Entrées de données extraites |
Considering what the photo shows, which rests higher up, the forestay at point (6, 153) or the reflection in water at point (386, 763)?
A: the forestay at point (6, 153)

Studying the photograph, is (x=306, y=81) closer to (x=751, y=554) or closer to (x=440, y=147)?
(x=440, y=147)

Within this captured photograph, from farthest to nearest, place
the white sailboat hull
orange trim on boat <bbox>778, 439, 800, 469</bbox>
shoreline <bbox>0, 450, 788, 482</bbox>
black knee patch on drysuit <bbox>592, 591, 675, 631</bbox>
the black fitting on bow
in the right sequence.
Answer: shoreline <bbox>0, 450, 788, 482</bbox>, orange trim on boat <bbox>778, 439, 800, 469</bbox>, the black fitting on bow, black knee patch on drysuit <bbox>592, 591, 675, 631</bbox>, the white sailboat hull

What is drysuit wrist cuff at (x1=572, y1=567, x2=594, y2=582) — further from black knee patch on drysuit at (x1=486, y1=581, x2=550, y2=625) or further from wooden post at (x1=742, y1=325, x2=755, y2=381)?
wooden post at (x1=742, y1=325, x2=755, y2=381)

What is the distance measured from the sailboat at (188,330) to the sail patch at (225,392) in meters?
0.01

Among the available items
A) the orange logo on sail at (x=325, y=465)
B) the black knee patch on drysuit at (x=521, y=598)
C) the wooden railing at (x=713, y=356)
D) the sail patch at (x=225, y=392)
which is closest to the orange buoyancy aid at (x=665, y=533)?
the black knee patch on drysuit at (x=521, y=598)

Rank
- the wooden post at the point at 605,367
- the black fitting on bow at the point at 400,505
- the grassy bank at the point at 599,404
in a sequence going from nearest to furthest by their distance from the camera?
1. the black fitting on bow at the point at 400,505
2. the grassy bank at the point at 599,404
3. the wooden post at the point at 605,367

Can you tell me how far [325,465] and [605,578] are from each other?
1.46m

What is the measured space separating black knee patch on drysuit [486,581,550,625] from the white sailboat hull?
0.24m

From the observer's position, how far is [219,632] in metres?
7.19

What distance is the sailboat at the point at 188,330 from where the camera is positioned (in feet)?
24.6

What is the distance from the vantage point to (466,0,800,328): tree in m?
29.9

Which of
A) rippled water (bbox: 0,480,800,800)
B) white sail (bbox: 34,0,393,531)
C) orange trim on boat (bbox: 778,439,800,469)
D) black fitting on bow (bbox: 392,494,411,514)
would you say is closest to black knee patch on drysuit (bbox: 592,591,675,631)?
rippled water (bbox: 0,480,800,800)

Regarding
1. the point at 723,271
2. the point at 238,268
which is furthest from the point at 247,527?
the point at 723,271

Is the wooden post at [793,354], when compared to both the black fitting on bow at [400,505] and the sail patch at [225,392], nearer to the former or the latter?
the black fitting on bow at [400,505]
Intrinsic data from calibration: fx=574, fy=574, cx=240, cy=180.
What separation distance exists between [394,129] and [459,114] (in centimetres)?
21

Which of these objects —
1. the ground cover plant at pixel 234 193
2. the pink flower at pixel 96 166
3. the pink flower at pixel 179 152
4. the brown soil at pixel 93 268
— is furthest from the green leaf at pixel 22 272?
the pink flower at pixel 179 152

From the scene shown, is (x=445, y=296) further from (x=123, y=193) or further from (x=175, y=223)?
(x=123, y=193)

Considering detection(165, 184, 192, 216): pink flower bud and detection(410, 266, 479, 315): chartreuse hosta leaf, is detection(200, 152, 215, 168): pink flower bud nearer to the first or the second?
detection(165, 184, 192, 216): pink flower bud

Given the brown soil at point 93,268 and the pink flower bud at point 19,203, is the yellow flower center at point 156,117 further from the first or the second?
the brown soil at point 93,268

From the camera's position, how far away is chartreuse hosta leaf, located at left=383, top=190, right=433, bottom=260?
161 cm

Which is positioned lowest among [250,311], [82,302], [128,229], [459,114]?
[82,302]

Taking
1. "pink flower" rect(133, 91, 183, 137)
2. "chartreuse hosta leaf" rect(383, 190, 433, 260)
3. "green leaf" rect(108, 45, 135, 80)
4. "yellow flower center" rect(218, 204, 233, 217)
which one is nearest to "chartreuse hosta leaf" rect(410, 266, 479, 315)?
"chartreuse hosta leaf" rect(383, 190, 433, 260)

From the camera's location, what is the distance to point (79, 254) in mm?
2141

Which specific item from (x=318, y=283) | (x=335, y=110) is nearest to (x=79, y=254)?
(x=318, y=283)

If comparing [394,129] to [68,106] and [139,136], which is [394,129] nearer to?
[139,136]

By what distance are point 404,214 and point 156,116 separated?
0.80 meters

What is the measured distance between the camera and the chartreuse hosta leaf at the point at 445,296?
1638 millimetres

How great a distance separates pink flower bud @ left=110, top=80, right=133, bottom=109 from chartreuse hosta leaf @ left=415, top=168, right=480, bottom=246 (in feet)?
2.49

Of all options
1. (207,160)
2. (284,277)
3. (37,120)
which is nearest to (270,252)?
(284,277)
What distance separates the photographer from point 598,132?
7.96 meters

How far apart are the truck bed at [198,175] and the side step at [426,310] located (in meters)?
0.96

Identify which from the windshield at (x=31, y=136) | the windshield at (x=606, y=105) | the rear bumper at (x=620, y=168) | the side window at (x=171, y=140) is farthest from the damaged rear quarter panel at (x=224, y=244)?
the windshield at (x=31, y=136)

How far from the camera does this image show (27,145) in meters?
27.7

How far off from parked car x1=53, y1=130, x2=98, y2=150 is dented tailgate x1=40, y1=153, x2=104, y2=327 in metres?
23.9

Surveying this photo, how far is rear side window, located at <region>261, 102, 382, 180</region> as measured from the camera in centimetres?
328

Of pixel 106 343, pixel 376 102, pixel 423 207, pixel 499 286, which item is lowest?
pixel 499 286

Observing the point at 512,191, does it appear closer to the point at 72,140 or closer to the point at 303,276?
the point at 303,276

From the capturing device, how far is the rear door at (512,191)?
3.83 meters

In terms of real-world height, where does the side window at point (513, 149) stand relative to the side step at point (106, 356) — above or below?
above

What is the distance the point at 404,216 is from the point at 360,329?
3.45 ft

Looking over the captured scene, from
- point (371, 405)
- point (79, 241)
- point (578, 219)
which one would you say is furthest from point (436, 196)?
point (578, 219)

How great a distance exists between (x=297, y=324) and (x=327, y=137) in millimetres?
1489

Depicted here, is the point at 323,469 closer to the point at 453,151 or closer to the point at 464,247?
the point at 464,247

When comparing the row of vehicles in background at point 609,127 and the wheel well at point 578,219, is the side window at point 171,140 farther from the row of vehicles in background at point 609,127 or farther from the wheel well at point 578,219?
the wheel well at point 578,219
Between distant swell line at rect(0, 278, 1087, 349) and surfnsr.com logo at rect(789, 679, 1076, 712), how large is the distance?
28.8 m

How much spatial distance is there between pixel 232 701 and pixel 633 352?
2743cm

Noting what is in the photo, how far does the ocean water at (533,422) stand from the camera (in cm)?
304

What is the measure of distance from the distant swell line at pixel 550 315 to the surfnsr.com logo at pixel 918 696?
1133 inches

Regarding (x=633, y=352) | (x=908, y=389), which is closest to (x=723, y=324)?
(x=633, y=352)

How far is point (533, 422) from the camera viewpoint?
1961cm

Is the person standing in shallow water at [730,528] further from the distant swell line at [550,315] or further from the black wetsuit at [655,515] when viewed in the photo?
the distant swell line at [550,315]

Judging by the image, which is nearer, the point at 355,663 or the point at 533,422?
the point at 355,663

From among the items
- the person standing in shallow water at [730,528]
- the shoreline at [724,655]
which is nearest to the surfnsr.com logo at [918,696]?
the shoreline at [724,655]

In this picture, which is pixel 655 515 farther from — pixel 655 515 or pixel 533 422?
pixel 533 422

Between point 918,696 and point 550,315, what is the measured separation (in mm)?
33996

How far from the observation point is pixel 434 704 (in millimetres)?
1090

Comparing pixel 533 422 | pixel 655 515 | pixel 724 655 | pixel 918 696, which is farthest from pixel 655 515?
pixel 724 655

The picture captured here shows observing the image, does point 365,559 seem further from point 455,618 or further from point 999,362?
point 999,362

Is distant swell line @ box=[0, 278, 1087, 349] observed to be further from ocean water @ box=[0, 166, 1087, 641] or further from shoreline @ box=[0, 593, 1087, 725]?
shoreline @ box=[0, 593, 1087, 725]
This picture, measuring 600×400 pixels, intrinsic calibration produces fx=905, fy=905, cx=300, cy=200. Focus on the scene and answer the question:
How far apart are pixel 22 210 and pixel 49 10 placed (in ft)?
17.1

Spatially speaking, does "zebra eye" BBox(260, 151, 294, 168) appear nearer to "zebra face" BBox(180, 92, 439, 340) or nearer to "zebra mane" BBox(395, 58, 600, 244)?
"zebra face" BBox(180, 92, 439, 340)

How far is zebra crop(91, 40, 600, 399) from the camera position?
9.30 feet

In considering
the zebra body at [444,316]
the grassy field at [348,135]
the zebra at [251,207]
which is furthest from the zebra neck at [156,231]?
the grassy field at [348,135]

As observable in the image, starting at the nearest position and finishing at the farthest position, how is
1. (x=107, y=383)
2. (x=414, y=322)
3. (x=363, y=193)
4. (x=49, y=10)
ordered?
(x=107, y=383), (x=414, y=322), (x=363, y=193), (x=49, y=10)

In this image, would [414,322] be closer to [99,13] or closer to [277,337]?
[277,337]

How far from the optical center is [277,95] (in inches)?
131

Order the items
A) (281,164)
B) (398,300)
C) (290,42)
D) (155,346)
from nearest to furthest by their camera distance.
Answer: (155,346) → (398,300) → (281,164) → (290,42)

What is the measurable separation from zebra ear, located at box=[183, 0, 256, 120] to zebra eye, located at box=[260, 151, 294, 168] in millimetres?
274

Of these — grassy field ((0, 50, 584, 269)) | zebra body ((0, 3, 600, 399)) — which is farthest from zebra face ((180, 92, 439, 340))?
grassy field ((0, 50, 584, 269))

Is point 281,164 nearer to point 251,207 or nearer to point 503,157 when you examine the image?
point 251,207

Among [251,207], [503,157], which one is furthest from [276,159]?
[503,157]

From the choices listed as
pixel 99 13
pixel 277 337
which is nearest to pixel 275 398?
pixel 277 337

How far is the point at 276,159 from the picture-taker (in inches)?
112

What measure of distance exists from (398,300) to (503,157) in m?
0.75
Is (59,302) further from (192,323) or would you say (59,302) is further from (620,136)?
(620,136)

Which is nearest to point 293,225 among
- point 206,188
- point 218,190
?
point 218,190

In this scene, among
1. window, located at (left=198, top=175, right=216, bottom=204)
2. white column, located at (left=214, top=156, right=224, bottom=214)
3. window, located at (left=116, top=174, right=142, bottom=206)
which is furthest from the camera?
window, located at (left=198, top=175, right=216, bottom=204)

Votre tâche | Exprimez sous forme de liste JSON de chaînes tout ce qui va de la ligne contenant « Looking over the captured scene, from » jusqu'à la ligne contenant « 1133 inches », à raison d'une chaîne par ligne et en omettant les lignes vides.

Réponse attendue |
[
  "Looking over the captured scene, from",
  "- point (371, 405)",
  "- point (79, 241)",
  "- point (578, 219)",
  "which one would you say is furthest from point (436, 196)?",
  "point (578, 219)",
  "How great a distance exists between (x=297, y=324) and (x=327, y=137) in millimetres?",
  "1489",
  "Depicted here, is the point at 323,469 closer to the point at 453,151 or closer to the point at 464,247?",
  "the point at 464,247",
  "When comparing the row of vehicles in background at point 609,127 and the wheel well at point 578,219, is the side window at point 171,140 farther from the row of vehicles in background at point 609,127 or farther from the wheel well at point 578,219?",
  "the wheel well at point 578,219",
  "Between distant swell line at rect(0, 278, 1087, 349) and surfnsr.com logo at rect(789, 679, 1076, 712), how large is the distance?",
  "28.8 m",
  "How much spatial distance is there between pixel 232 701 and pixel 633 352?",
  "2743cm",
  "Noting what is in the photo, how far does the ocean water at (533,422) stand from the camera (in cm)?",
  "304",
  "What is the measure of distance from the distant swell line at pixel 550 315 to the surfnsr.com logo at pixel 918 696?",
  "1133 inches"
]